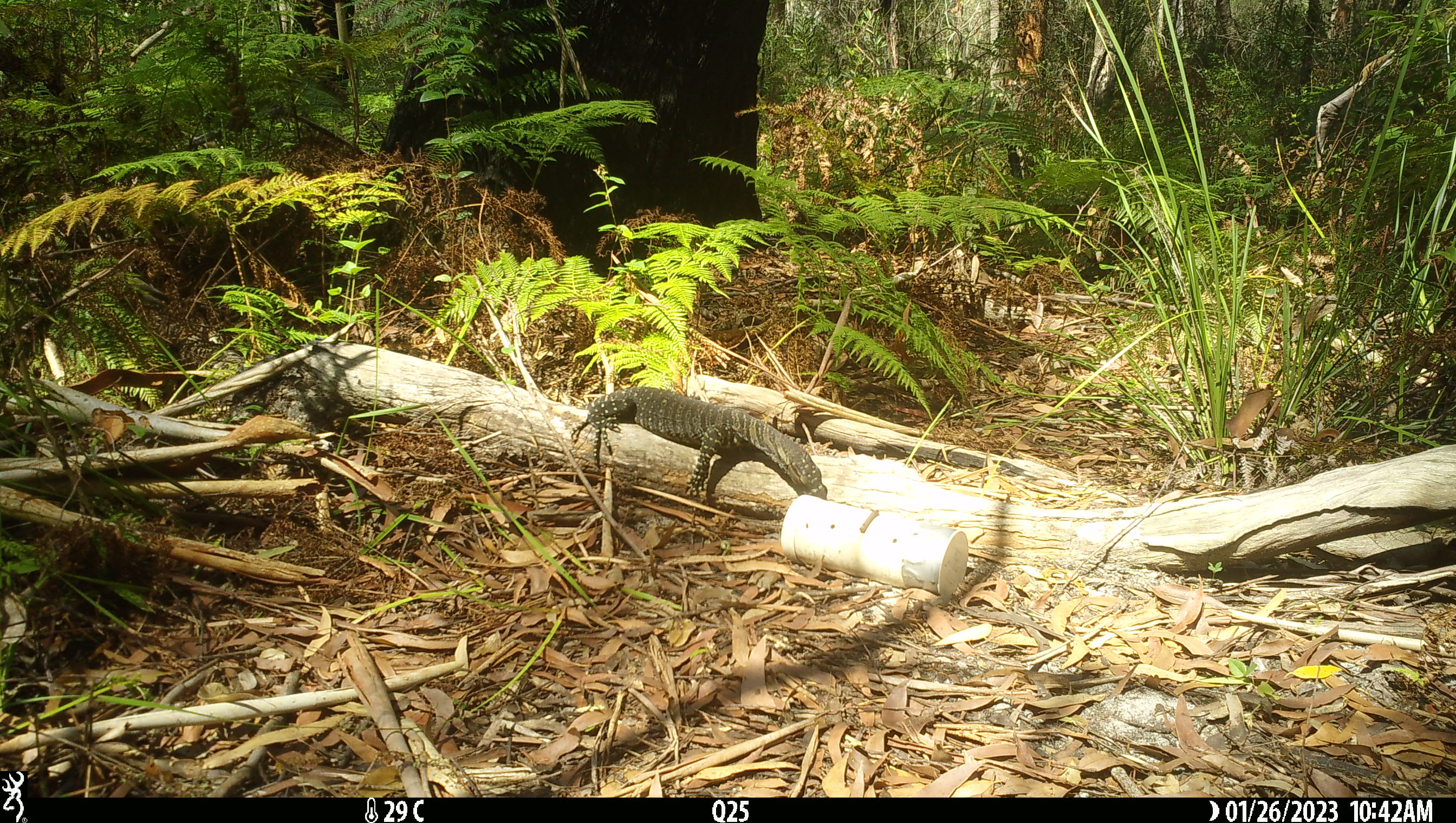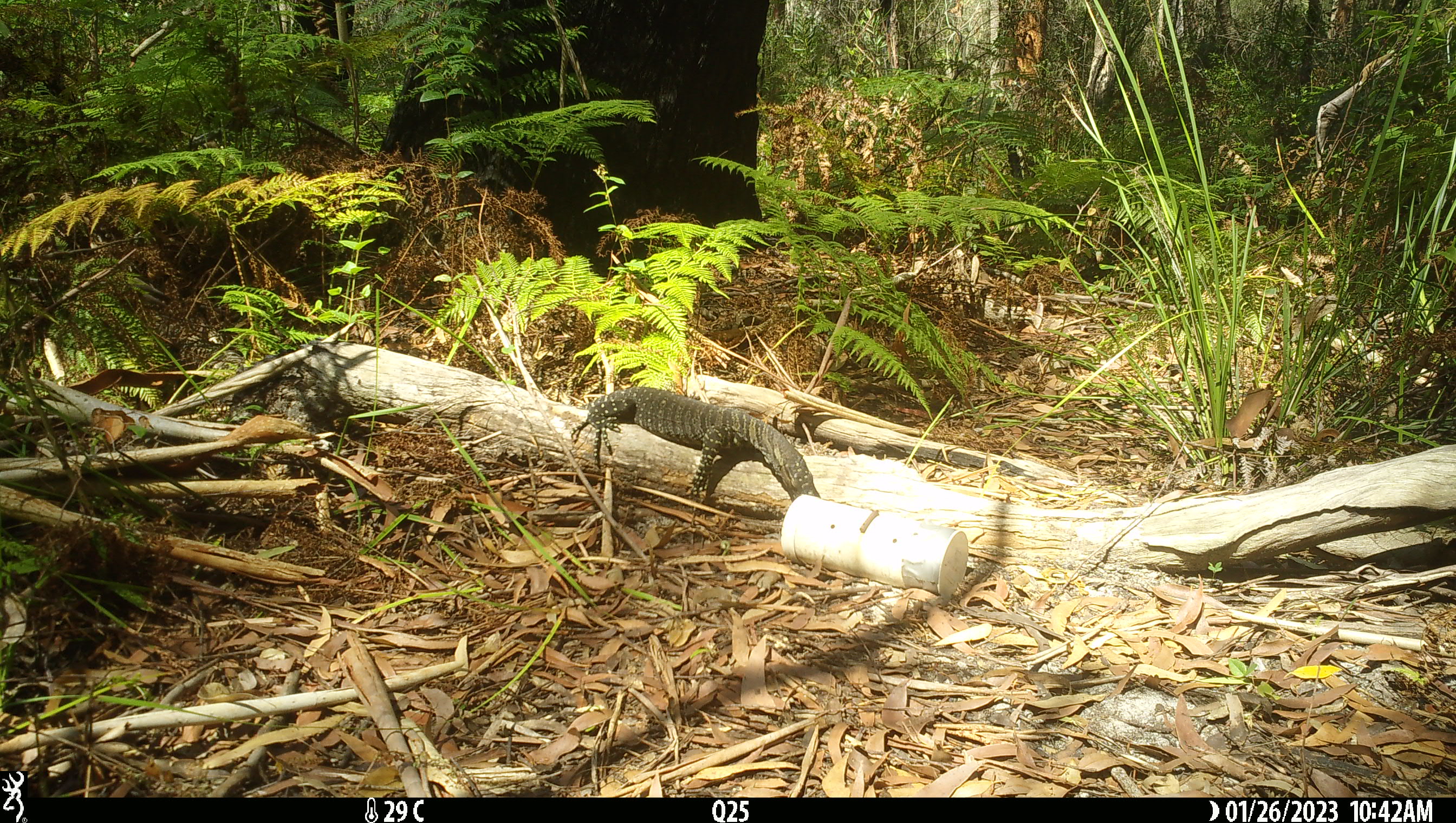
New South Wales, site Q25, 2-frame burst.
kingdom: Animalia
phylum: Chordata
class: Reptilia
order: Squamata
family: Varanidae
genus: Varanus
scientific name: Varanus varius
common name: lace monitor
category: goanna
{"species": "goanna (lace monitor) (Varanus varius)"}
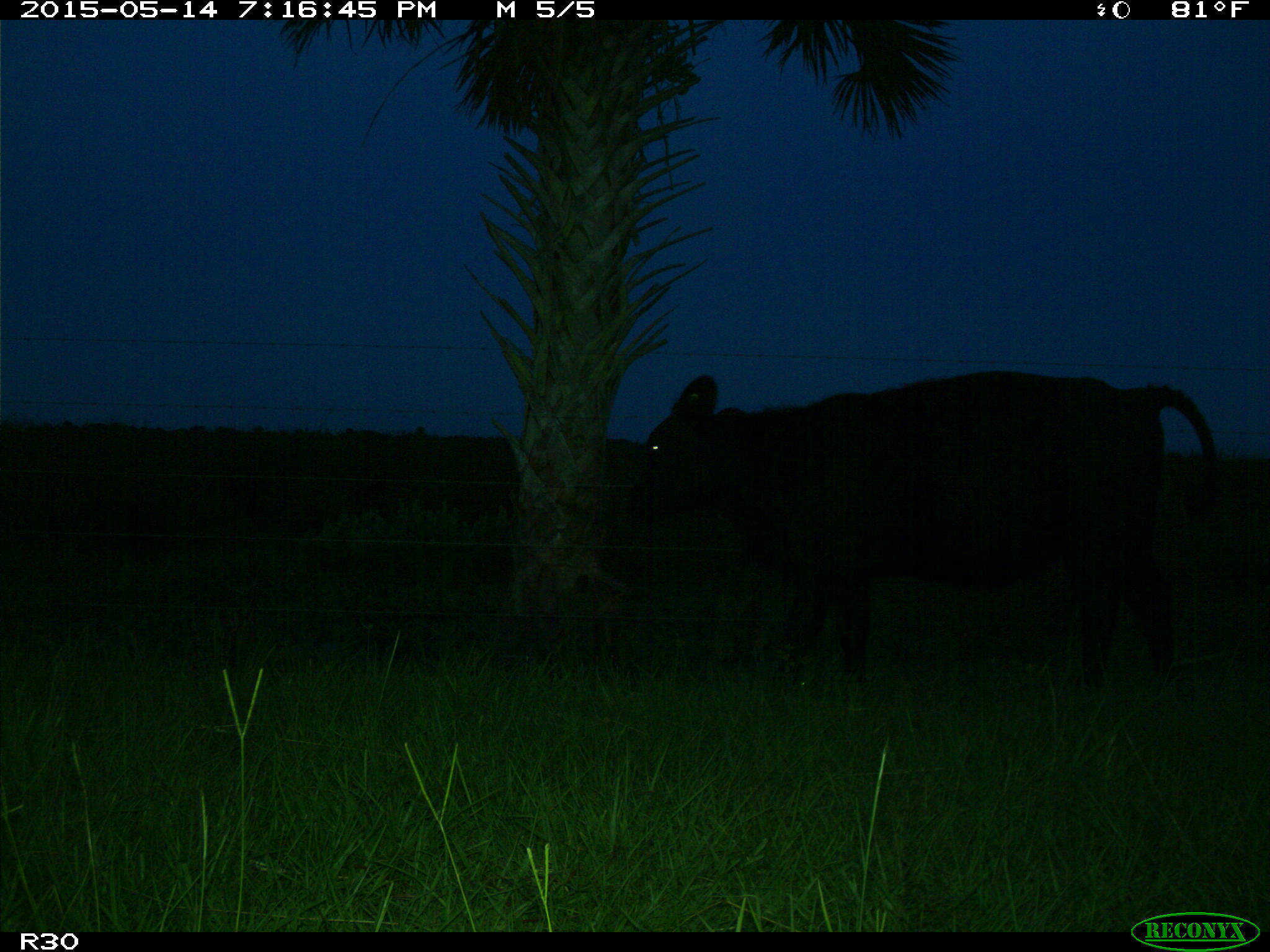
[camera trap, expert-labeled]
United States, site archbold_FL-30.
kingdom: Animalia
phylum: Chordata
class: Mammalia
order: Artiodactyla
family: Bovidae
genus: Bos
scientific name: Bos taurus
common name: domestic cow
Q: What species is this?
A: Bos taurus (domestic cow).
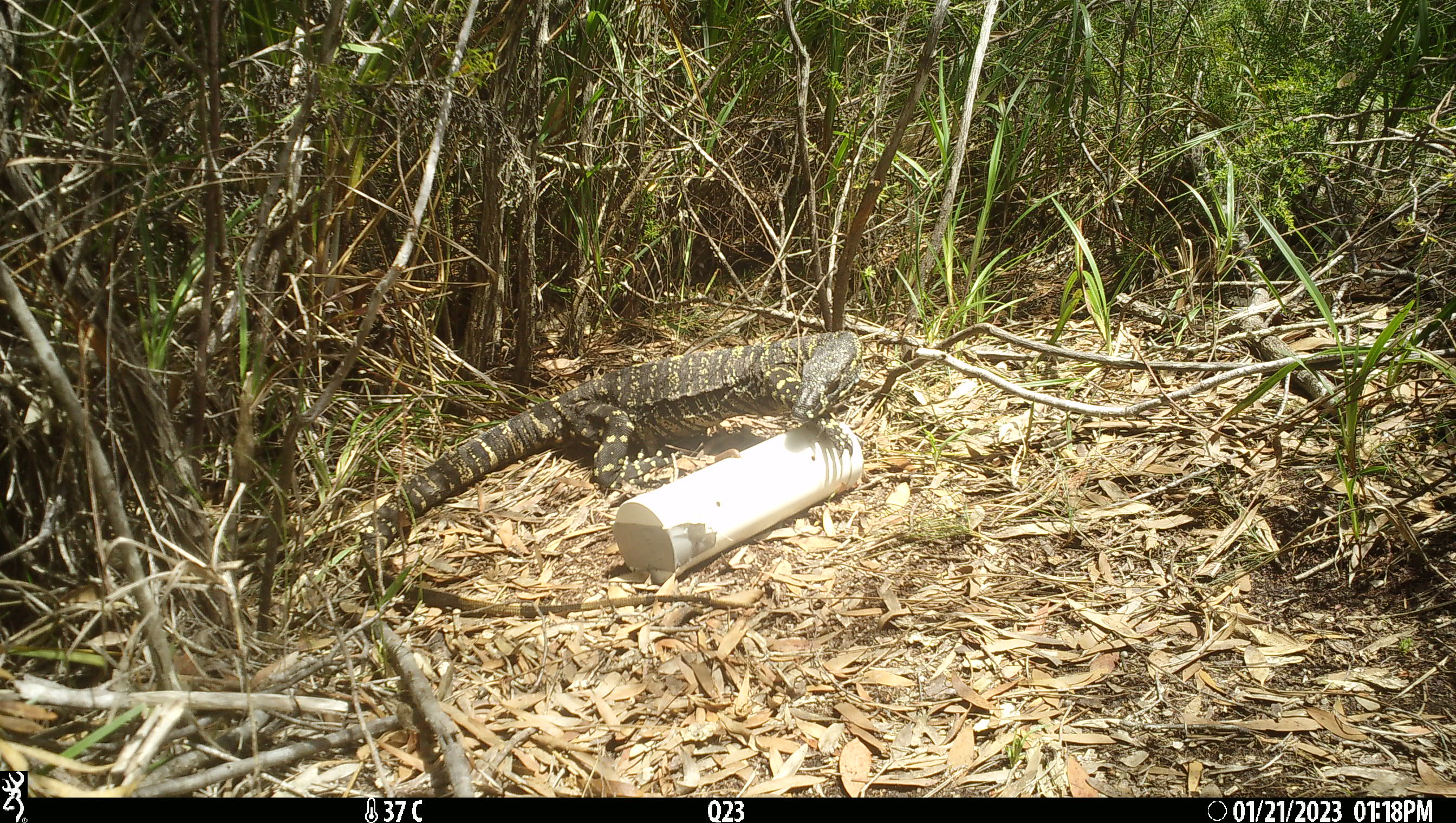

************

▶ Task to complete: Each line that contains "site" is to be copied from the listing above.

▶ Solution to this exercise:
New South Wales, site Q25, 2-frame burst.
United States, site archbold_FL-30.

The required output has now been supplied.